## List of tasks
[A] According to the article on Tata Consumer Products, how many brands is the company in talks to buy?
[B] Transcribe the stretch of the Tata Consumer Products article from "Economic and political" through "drop in prices.", word for word.

Tata Consumer Products Ltd., the food and beverage arm of the $103 billion Indian conglomerate, wants to go on an acquisition spree to bolster its position in the country’s competitive consumer goods sector, and is in discussions to buy up to five brands.
A “significant amount” of the Mumbai-based firm’s future growth will come from inorganic expansion, Tata Consumer Products’ Chief Executive Officer Sunil D’Souza said in an interview. The firm, which sells Tetley tea and Eight O’Clock coffee, is “engaging seriously” with a number of companies where it sees decent valuations, he said, declining to identify potential targets.
“We are reaching out to potential targets to have a chat to see if there is interest,” said D’Souza, who took charge at the company two years ago after stints at PepsiCo Inc. and Unilever Plc. “There are places where valuations are high, but given the macro environment, given the liquidity, tightening etc, I am keeping my fingers crossed that they will become much more affordable.”
Shares of Tata Consumer Products climbed as much as 3.2% on Wednesday in Mumbai compared with the 0.9% intra-day rise in S&P BSE Sensex, data compiled by Bloomberg show.
Since its formation in 2020 during an ongoing streamlining of Tata’s 153-year-old business empire, which operates across dozens of sectors, Tata Consumer Products has widened its portfolio by buying stakes in companies such as bottled-water business NourishCo Beverages Ltd., as well as cereal brand Soulfull.
The conglomerate will likely face stiff competition in the sector from existing global giants such as Unilever, as well as Indian tycoon Mukesh Ambani’s Reliance Industries Ltd., which plans to acquire up to 60 small grocery and household consumer goods brands within six months, according to Reuters.
‘Enormous Runway’
As India reopens after the pandemic-led curbs, D’Souza is also accelerating the expansion of Starbucks Corp. outlets across the country. It added 50 new cafes in the last financial year, taking its presence to 268 stores in 26 cities. Tata, which has a joint venture with the US coffee behemoth, wants to have more than 1,000 Starbucks outlets in India, D’Souza said, declining to give a timeline for that target.
“We’ve got an enormous runway in front of us in India,” he said. “Now the game is how fast can we scale?”
Tata’s expansion comes at a time of severe inflationary turmoil as the war in Ukraine, national agri-commodities export bans and choked supply-chains push up input costs for consumer goods companies.
Companies, including Unilever’s India unit and domestic staple firms Britannia Industries Ltd. and Dabur India Ltd., have reacted by raising prices in the highly price-conscious market of about 1.4 billion people as well as cutting portion sizes in the packs in their cheapest packages.
Tata has managed to weather that impact as the prices of the three main products it sells — coffee, tea and salt — have remained relatively stable, D’Souza said, although the firm feels the “niggling” increases in freight and packaging costs.
Economic and political turbulence on the neighbouring island of Sri Lanka, a major black tea exporter, has kept tea prices steady. India is likely to have a good crop this year which would have forced tea prices down in the ordinary course, he explained. But the disruption in Sri Lanka has stymied its exports, preventing a drop in prices.
“Everyone who’s now exposed to wheat, sunflower oil, palm oil, I think they are bearing the brunt right now,” he said.

## Dataset entries

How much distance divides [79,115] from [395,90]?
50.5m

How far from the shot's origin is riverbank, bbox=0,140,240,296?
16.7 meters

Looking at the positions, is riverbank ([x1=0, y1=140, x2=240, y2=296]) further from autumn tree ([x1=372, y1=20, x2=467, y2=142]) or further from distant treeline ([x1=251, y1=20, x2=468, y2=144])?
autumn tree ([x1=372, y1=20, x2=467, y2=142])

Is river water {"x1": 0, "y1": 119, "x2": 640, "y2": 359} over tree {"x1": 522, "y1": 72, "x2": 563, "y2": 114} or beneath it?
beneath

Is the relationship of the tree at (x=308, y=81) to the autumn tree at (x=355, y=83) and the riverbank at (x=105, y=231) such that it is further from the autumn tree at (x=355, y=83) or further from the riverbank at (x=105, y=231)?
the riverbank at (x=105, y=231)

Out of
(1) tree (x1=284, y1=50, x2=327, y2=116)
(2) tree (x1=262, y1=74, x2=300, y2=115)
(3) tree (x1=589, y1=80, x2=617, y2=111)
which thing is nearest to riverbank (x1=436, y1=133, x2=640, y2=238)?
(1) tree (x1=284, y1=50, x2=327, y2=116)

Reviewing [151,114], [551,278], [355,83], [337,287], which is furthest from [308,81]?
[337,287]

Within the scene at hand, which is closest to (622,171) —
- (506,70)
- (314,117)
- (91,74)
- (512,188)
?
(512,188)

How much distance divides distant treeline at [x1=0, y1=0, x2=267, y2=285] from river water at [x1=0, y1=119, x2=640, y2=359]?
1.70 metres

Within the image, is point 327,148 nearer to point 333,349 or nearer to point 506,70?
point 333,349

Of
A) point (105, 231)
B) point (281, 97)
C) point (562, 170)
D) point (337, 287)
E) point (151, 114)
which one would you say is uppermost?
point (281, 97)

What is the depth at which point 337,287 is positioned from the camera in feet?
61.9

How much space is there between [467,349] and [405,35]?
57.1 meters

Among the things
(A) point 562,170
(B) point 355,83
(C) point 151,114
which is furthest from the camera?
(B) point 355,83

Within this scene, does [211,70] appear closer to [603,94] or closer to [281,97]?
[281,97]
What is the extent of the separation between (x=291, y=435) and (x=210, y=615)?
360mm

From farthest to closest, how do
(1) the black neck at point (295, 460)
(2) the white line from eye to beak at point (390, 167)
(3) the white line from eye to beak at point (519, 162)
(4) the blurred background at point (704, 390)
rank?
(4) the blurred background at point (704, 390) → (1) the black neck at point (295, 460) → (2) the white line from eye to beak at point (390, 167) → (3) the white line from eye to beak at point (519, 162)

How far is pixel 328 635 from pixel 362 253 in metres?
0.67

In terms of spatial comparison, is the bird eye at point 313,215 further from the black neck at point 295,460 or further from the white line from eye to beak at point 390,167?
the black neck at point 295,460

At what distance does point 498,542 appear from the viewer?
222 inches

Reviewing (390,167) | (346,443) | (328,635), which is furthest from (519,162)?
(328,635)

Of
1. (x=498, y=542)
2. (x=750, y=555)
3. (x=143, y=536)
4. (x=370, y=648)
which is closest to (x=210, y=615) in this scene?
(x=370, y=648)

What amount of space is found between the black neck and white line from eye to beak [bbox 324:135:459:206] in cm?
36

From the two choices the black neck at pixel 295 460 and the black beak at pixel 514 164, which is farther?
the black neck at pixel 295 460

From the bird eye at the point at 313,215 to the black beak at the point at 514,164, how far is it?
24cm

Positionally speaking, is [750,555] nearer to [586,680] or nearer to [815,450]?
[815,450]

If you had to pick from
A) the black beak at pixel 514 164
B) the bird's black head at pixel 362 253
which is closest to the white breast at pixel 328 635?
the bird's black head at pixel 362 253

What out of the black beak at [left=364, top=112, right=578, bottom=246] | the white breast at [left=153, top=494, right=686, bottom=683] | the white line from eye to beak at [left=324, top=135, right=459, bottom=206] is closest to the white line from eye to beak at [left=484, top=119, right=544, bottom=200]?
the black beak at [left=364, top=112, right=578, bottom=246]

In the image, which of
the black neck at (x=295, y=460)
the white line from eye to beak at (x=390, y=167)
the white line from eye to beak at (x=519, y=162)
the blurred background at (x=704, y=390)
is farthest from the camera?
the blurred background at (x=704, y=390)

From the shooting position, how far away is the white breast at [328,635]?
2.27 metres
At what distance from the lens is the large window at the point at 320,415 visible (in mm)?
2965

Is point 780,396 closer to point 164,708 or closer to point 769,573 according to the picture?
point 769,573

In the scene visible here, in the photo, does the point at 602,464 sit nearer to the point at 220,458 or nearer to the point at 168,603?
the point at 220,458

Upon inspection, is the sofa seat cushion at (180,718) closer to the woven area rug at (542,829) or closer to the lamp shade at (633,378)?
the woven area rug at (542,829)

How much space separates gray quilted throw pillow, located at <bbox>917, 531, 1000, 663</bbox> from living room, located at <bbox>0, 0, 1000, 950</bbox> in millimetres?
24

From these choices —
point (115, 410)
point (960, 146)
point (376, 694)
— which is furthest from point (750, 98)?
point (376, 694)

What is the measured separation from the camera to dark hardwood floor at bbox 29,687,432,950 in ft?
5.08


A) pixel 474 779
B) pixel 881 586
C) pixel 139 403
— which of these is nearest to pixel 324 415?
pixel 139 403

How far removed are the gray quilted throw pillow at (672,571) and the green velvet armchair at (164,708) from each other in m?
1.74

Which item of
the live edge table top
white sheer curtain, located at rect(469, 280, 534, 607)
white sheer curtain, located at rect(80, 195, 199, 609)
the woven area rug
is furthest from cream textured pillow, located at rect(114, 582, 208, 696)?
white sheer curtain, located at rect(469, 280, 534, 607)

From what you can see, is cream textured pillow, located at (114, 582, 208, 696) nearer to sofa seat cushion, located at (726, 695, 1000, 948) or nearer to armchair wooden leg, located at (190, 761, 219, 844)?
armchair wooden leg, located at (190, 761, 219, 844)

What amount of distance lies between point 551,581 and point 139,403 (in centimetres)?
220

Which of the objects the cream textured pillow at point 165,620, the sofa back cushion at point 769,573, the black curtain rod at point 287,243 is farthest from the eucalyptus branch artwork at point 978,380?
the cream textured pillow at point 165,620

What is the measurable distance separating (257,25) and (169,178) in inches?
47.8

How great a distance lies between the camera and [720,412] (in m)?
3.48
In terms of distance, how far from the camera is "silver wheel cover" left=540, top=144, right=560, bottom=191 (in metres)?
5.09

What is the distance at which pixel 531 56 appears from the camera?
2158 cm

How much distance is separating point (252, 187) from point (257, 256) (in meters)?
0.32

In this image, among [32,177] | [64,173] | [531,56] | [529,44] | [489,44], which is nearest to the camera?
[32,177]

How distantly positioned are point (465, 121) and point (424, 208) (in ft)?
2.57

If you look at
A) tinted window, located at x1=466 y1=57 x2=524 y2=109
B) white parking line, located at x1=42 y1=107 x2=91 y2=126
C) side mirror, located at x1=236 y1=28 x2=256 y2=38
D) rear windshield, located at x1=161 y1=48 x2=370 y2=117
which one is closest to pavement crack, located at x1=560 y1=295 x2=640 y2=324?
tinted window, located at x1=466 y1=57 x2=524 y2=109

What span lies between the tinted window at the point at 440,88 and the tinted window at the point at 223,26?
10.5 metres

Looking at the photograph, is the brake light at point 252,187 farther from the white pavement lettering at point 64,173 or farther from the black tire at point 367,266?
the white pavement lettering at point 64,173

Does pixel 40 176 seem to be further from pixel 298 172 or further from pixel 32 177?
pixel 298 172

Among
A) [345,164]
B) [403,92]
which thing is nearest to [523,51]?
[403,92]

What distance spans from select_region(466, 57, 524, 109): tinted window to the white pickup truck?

## Answers by item
[A] Up to five brands.

[B]
Economic and political turbulence on the neighbouring island of Sri Lanka, a major black tea exporter, has kept tea prices steady. India is likely to have a good crop this year which would have forced tea prices down in the ordinary course, he explained. But the disruption in Sri Lanka has stymied its exports, preventing a drop in prices.